▶ _Task details_
Rewrite the part of the listing that opens with the line containing "From the lens, what" and runs through the end of the listing, putting "most distant" in place of "farthest" and changing nothing else.

Stored records
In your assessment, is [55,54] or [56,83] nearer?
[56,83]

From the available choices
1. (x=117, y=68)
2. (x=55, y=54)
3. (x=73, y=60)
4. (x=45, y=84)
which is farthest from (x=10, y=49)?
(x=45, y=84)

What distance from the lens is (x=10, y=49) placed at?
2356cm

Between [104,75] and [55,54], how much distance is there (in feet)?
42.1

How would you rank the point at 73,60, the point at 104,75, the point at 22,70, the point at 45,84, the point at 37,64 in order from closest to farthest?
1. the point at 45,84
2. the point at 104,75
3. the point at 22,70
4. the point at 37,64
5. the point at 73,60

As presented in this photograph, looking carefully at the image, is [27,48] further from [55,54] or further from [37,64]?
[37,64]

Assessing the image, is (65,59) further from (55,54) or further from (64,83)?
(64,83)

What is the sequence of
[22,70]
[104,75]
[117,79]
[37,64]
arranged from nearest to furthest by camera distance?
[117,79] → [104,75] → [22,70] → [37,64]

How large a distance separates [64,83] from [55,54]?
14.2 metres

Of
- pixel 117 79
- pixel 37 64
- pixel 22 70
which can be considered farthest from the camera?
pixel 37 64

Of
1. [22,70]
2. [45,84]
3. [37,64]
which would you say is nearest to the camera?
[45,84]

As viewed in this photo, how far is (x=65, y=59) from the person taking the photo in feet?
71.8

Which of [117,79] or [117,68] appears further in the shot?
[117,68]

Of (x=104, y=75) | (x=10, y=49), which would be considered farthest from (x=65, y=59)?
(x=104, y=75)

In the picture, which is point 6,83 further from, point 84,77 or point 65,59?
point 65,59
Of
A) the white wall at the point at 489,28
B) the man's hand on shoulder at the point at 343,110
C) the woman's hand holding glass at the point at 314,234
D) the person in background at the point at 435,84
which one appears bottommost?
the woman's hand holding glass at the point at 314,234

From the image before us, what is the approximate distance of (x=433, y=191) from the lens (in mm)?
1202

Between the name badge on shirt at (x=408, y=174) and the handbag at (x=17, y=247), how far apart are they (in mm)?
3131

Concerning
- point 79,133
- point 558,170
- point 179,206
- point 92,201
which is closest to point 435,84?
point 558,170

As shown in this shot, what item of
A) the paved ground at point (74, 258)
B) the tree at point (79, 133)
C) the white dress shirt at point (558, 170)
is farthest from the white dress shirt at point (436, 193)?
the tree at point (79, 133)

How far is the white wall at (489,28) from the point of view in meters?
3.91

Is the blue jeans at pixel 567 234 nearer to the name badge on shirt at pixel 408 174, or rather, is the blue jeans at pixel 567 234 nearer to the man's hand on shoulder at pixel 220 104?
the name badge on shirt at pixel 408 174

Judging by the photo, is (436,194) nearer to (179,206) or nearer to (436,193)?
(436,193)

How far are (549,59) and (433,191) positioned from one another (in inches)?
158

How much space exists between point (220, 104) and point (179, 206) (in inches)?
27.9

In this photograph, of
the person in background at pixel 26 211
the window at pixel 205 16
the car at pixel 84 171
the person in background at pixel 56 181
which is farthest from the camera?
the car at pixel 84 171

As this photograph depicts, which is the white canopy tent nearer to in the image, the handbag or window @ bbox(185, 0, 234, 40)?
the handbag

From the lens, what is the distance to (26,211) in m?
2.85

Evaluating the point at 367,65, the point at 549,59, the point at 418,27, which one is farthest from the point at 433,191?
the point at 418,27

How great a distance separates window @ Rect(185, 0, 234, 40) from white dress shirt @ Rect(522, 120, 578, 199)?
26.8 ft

▶ _Answer to this task_
From the lens, what is the distance to (26,211) in m?
2.85

Evaluating the point at 367,65, the point at 549,59, the point at 418,27, which one is most distant from the point at 433,191?
the point at 418,27

How great a distance separates window @ Rect(185, 0, 234, 40) from white dress shirt @ Rect(522, 120, 578, 199)?
26.8 ft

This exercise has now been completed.